La recherche de l’auteur présumé se poursuivait dimanche. Soulignant « la très grande froideur » et « la grande maîtrise de lui » de l’individu, le procureur l’a décrit comme « potentiellement extrêmement dangereux », ayant, au fil des « propos très décousus » tenus dans la vidéo, « manifesté l’intention de recommencer ». Pour lui, « toutes les pistes » devaient être envisagées pour expliquer son geste, mais celle d’un « acte antimusulman est privilégiée ». Dès samedi soir sur le réseau social X (ex-Twitter), le premier ministre François Bayrou a dénoncé une « ignominie islamophobe ». Dimanche après-midi, c’est le président de la République Emmanuel Macron qui finissait par signifier « le soutien de la nation » aux proches de la victime et « à nos compatriotes de confession musulmane », ajoutant que « le racisme et la haine en raison de la religion n’auront jamais leur place en France ».
À gauche, la dénonciation du crime islamophobe était unanime, les Verts, la France insoumise, le PCF… se joignant à l’appel au rassemblement place de la République. « C’est une religion tout entière qui a été visée », affirmait ainsi le secrétaire national du PCF, Fabien Roussel : « Nous apportons tout notre soutien à nos concitoyennes et concitoyens de confession musulmane », ajoutait-il, ainsi qu’« aux habitants de cette commune minière du Gard » qu’est La Grand-Combe. Le Conseil français du culte musulman (CFCM) appelait de son côté « à déclencher immédiatement un plan national de protection renforcée des lieux de culte musulmans ». Son vice-président, Abdallah Zekri, également recteur de la mosquée Sud-Nîmes, soulignait dans le Parisien « une inquiétude chez les fidèles » du Gard : « Ils ont hâte que l’auteur soit arrêté (…) et veulent aussi connaître les raisons » du meurtre.

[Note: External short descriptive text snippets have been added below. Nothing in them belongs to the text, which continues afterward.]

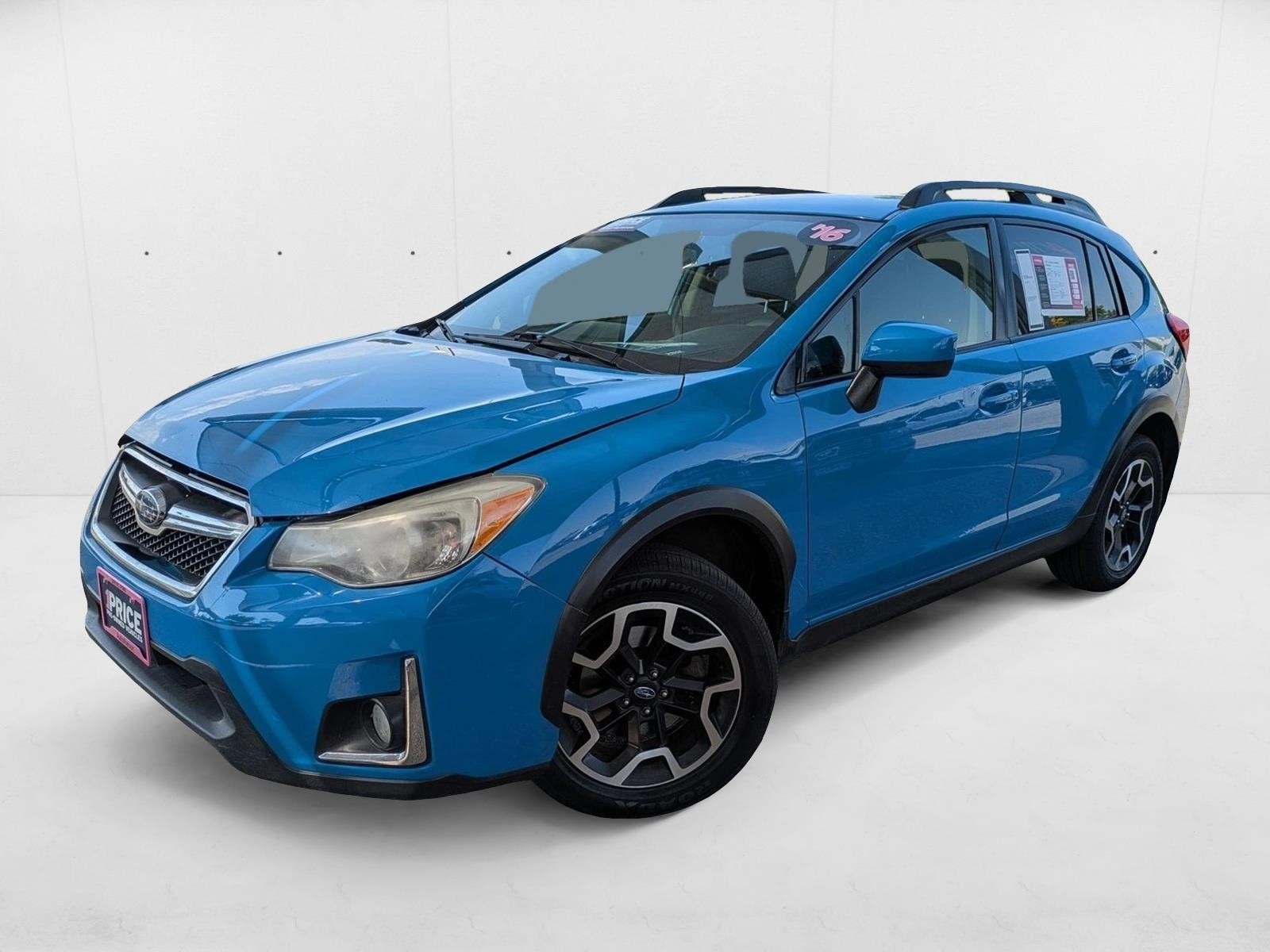 2016 Subaru Crosstrek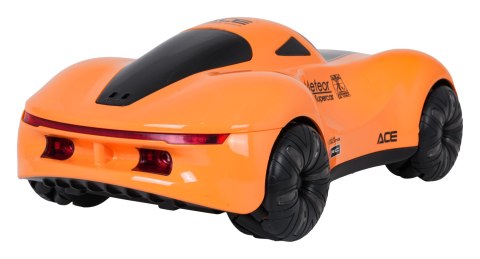 Autko R/C z Stacją Ładowania VINCI Pomarańczowe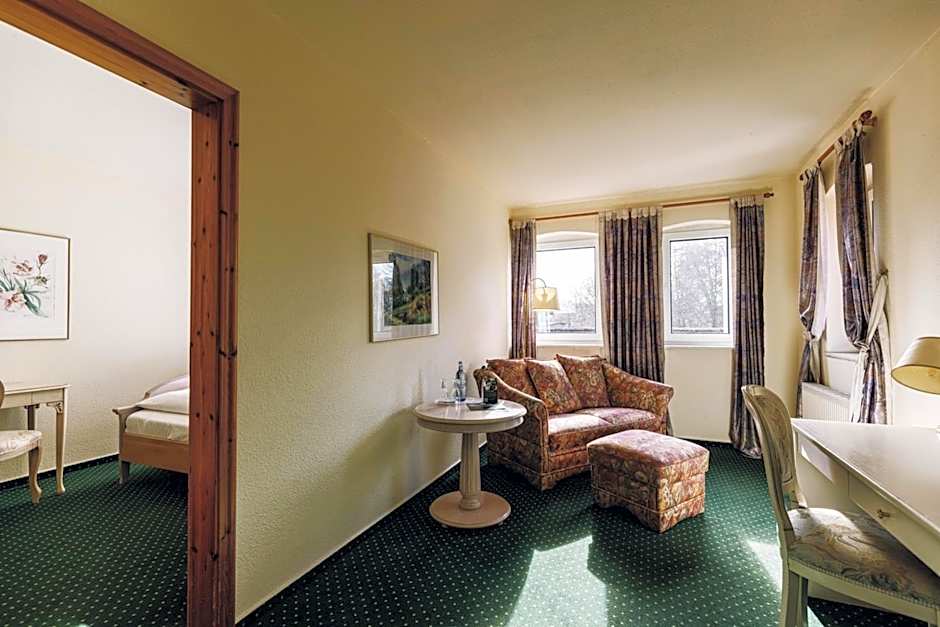 Seehotel Heidehof
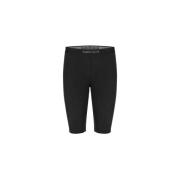 super.natural Women's Base Short Tight 175 Jet Black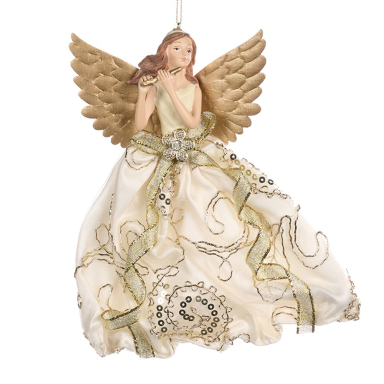 Goodwill kerstornament - Engel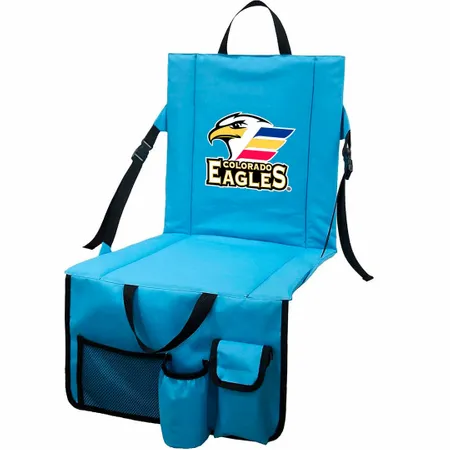 Stadium Seat with Multi Pockets - Custom Hats Now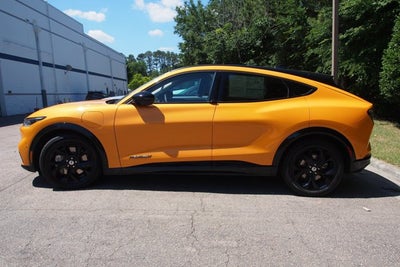 2023 Ford Mustang Mach-E Premium
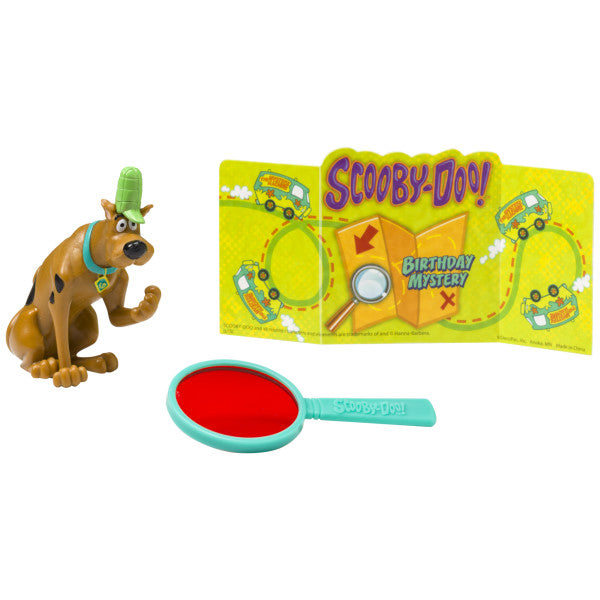 Scooby-Doo! Mystery Revealed
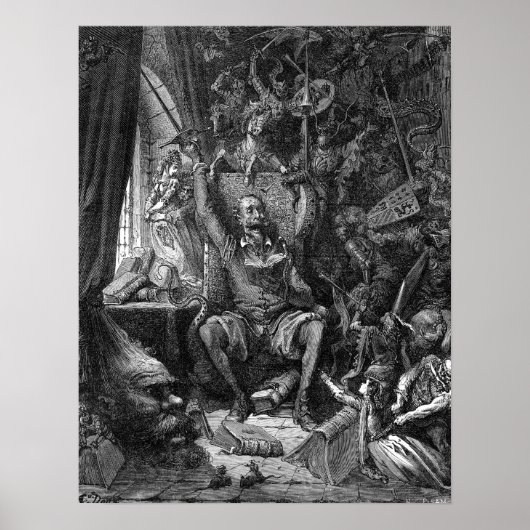 ドンキホーテ ポスター (正面)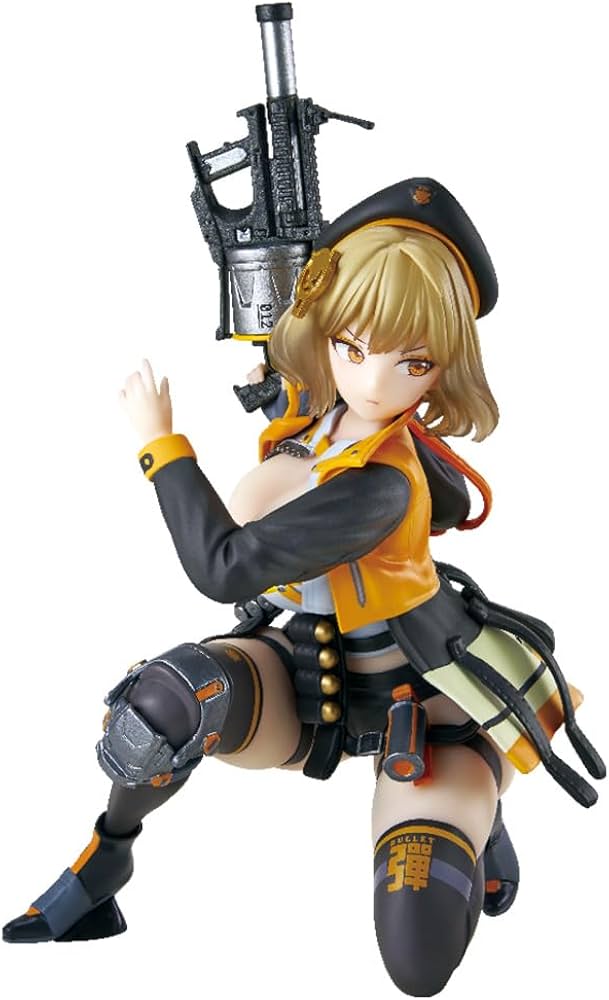 一番くじ 勝利の女神 NIKKE(ニケ) A賞 ラピ アニス フィギュアセット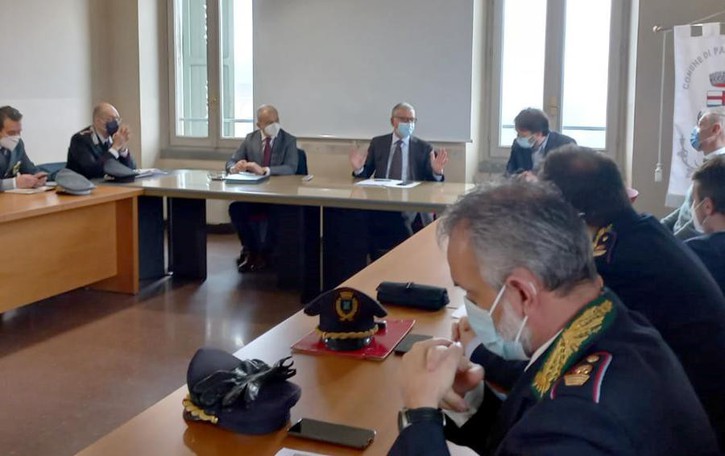 Meratese,Telecamere, e pattugliamenti Reati in calo, ma dopo la rapina è allarme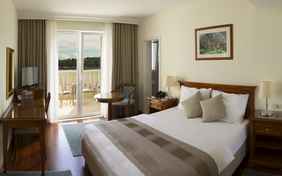 Doppelzimmer mit Meerblick mit Balkon, 2. OG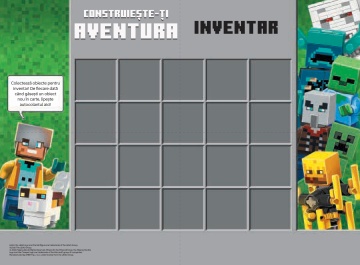 LEGO Minecraft - Construieste-ti aventura Minecraft - Img 7
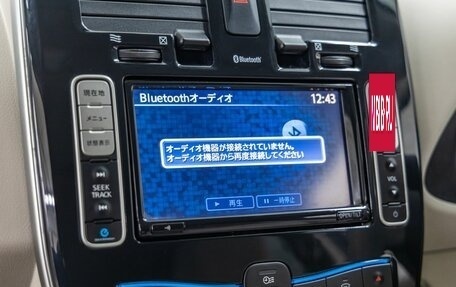 Nissan Leaf I, 2011 год, 578 000 рублей, 31 фотография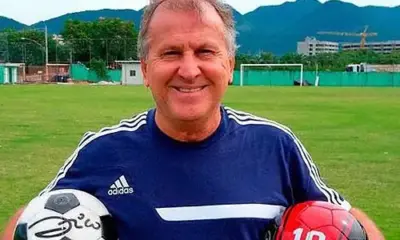 Zico vem ao Acre para ministrar palestra sobre liderança a convite do governo do Estado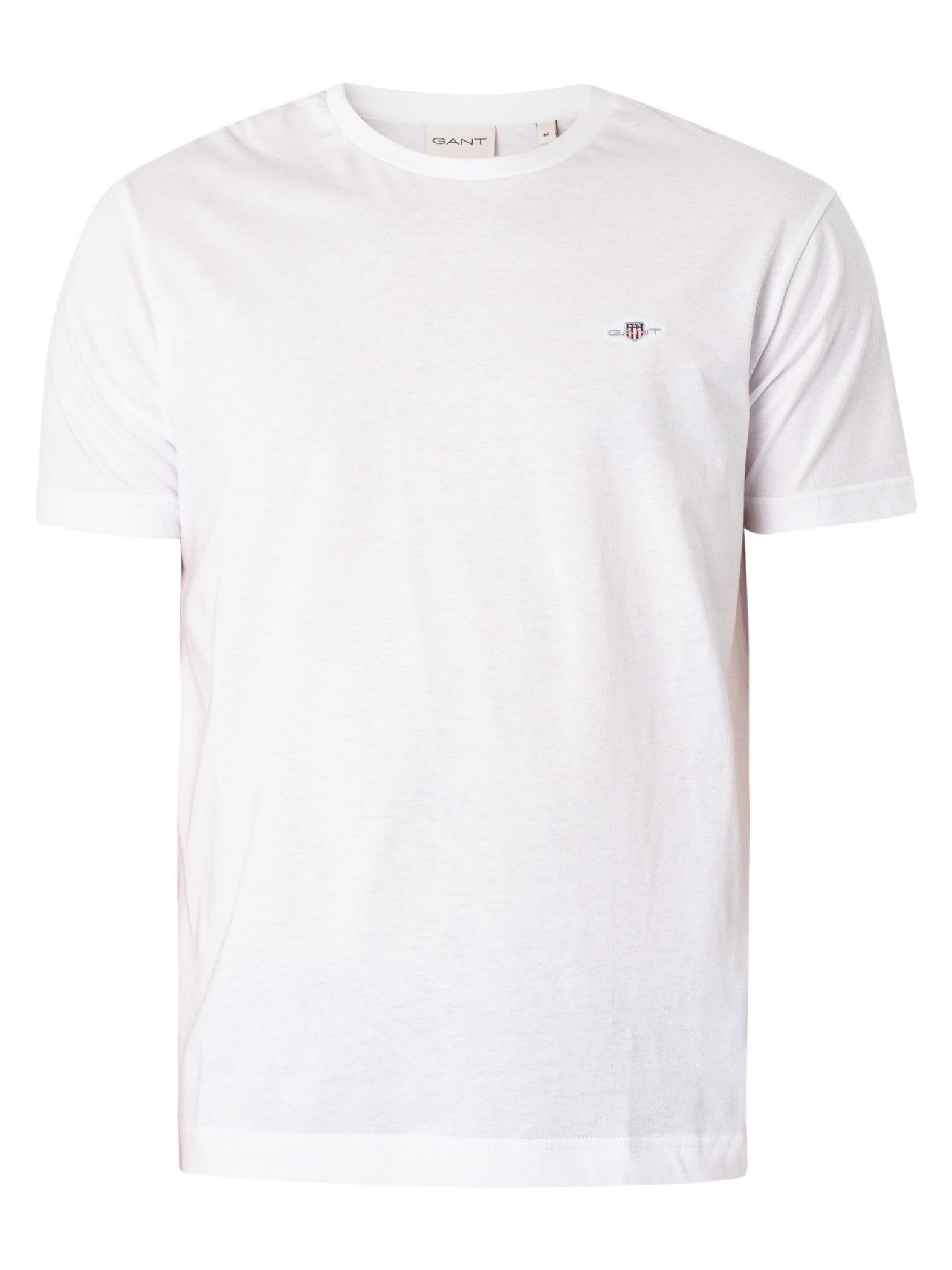 GANT Men's D2. Archive Shield Ss T-Shirt T-Shirt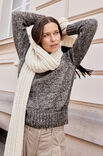 Lana Grossa SCHAL Cool Merino Big
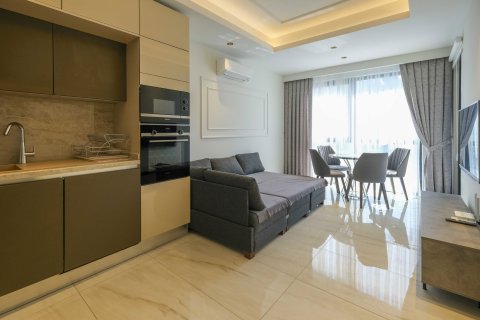 1+1 Wohnung  in Mahmutlar, Antalya, Türkei Nr. 218780 - 2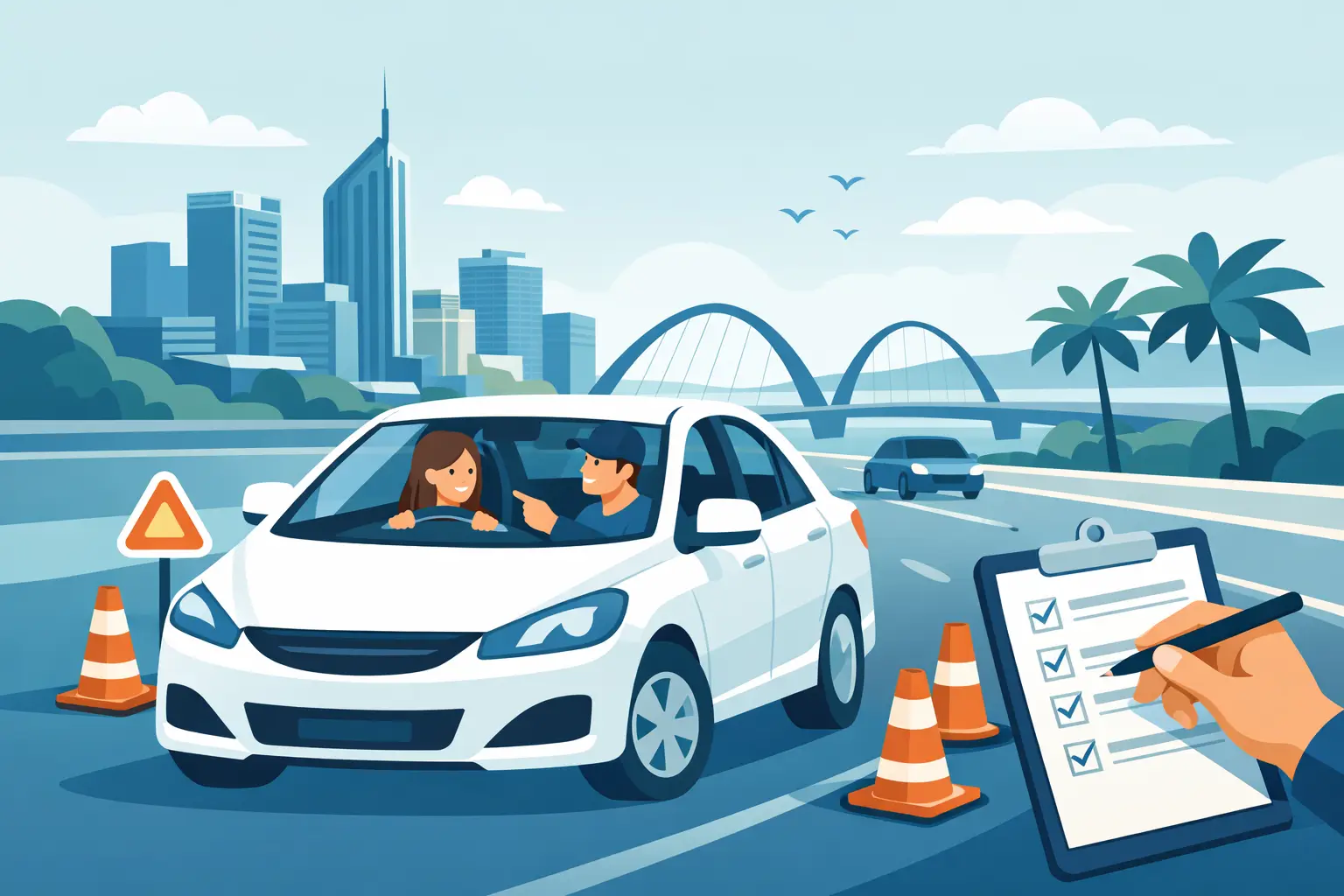 Driving Lessons Perth Learners Can Trust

« Un climat de haine amplifié par le silence des responsables politiques »
Déplorant encore « que le préfet ne se déplace pas pour leur apporter son soutien et les rassurer », le responsable religieux dénonçait également « les conséquences dramatiques de la banalisation et de la médiatisation de la haine antimusulmane ». Il rejoignait ainsi Fabien Roussel, expliquant « à quel point la haine antimusulmans peut armer le bras de criminels en puissance », ou le Mrap (Mouvement contre le racisme et pour l’amitié entre les peuples), qui rappelait « plusieurs attaques récentes contre des lieux de culte » musulmans, comme l’incendie de la mosquée de Jargeau (Loiret) fin février ou des coups de feu sur le local d’une association franco-maghrébine à Morteau (Doubs) début mars.
Pour le mouvement, ces actes s’inscrivent « dans un climat de haine amplifié par le silence des responsables politiques, quand ils ne sont pas eux-mêmes à l’origine d’une stigmatisation inadmissible d’une partie de la population ». Bruno Retailleau est en droit de se sentir visé, lui dont SOS Racisme a dénoncé « l’entreprise politique qui est la sienne », consistant « à présenter les musulmans comme un groupe représentant une menace pour notre pays ».